Furthermore, not everything she said, “literally," was even hearsay. But more to the point, unfortunately for the GOP House Judiciary Team, this was not a court trial, which they should know as GOP Judiciary members. And they also should have understood that, whether hearsay or direct evidence or a hearing or a trial…she was under oath at penalty of perjury about everything she “literally” said. And nothing in the GOP House Judiciary tweet said that a single word about what Cassidy Hutchinson testified was untrue.
It was also notable at the end of the day that co-chair Liz Cheney addressed the reality of pressure being put on many of the Republican witness we’ve heard, raising the specter of witness tampering, quoting a couple of them, and making clear that this is something that would be address. Basically this was what nautical experts call giving a warning shot across the bow. There might be quite a few Republicans on the Trump team who come to mind. Rudy Giuliani is one who comes to mind, given that we already know from previous testimony about some of his efforts.
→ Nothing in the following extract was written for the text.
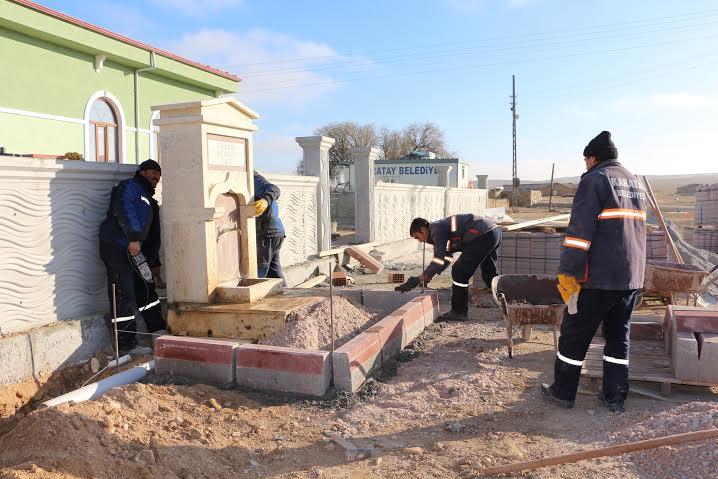 Karatay’da Merkeze Uzak Mahalle Camilerinde Çevre Düzenlemesi Devam Ediyor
And that one crime only touches the surface of the list of crimes that legal analysts on TV were presenting about what further exposure Trump now has.
The one thing to keep in mind is that everything that Cassidy Hutchinson testified to under oath was valid for the hearing, but not all wouldn’t be admissible in a court. Though some would. So, to the DOJ, yesterday’s hearing has to be seen as the starting point for getting the information they can use. Some or much of which, I suspect, they already have.
And in the end, one other bit of testimony stood out for me – and it wasn’t from Ms. Hutchinson. Rather, it was a video of retired Gen. Mike Flynn being questioned by Liz Cheney. And when asked if he thought the violence on January 6 was morally justified, he pled the Fifth Amendment. And when asked if he thought that the violence on January 6 was morally justified, he again pled the Fifth Amendment. But the one that most-caught my attention was when he was given a softball from Rep. Cheney. “Gen. Flynn,” she asked, “do you believe in the peaceful transfer of power in the United States of America?”
To which the retired general answered, “The Fifth.”
It is my hope that Mike Flynn is re-activated to service, court-martialed and then stripped in rank. That isn’t likely to happen, but it remains one of my hopes. And I don’t put it in the fantasy file.
And in the end, that one exchange may best describe what this hearing is all about. A retired general whose sworn oath and duty of his career was to defend the Constitution and country couldn’t answer “Do you believe in the peaceful transfer of power in the United States of America?” He believed that responding might incriminate himself.
That is the Trump administration and his enabling acolytes surrounding him – in office and in the public.
That’s today’s Republican Party.
Robert J. Elisberg is a political commentator, screenwriter, novelist, tech writer and also some other things that I just tend to keep forgetting.